(Extracted records)
____

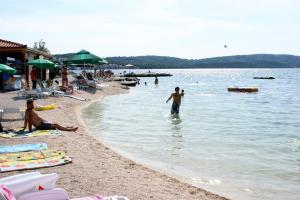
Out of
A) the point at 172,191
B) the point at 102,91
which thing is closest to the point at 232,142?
the point at 172,191

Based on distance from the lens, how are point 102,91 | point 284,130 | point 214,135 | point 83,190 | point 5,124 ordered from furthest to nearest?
1. point 102,91
2. point 284,130
3. point 214,135
4. point 5,124
5. point 83,190

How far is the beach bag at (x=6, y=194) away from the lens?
498cm

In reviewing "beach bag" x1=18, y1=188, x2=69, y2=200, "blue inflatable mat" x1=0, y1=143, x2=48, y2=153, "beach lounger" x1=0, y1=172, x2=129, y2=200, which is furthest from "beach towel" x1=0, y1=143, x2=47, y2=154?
"beach bag" x1=18, y1=188, x2=69, y2=200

____

Challenge: Lay out everything in the material above from the line containing "How far is the" down to the end as a Markdown table with the columns Row and Material line, leaving out blank lines.

Task response:
| Row | Material line |
|---|---|
| 1 | How far is the beach bag at (x=6, y=194) away from the lens? |
| 2 | 498cm |
| 3 | In reviewing "beach bag" x1=18, y1=188, x2=69, y2=200, "blue inflatable mat" x1=0, y1=143, x2=48, y2=153, "beach lounger" x1=0, y1=172, x2=129, y2=200, which is furthest from "beach towel" x1=0, y1=143, x2=47, y2=154? |
| 4 | "beach bag" x1=18, y1=188, x2=69, y2=200 |